In kickboxing we do a lot of mini squats and pressups, so in the standard squat position, and drop down as low as it starts to hurt while keeping the back stratight up, and doing little bobbing's up and down about 1-3 inches tops. Would do about 150 of these. Also, press-up positiong, with hands a little wider than normal, and then bobbing about 1-3 inches up and down again for as  many as possible. These are usually done between punching and squat kicks, and was just wondering if they are that good for the leg muscles (mostly quadracepts) and shoulders, as that is where the pain is felt most? Anyone else do them in classes?


----------



## Shirt Ripper (Feb 17, 2006)

By press ups to you mean push ups or hand stand presses?
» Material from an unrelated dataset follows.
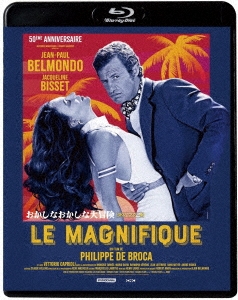 おかしなおかしな大冒険 4Kリマスター版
When you perform these squats, you back is perpendicular to the ground?  If so your heals are likely off the ground, correct?  This will push your knees out in front of your toes directing much of the force toward the quadriceps group.  Also, you state that you go down to where it starts to "hurt"?  Is it _pain_ or _discomfort_ due to muscles being stressed?  If it's pain I say stop it.

So, once at this bottom position you move up roughly 3 inches and then go down again and repeat?

Hmmm.  I would say that barring injury, you might find some strength gains, perhaps in the supporting structures around the joints in action.  I would suggest that you also practice full range of motion movements...far more effective in general.

What has been your observation of your bodies response?


----------



## luigi_m_ (Feb 19, 2006)

Well, has become a lot easier as the weeks have passed. Heels are kept on the ground to engage the quadricepts. But i have seen strength gains with them, so I guess they can't be bad...


----------



## Shirt Ripper (Feb 19, 2006)

luigi_m_ said:
			
		

> But i have seen strength gains with them, so I guess they can't be bad...


No, good sir...I'd advise against that line of thinking.  There is always potential for injury (small or large) when doing anything.  You should be alright though.


----------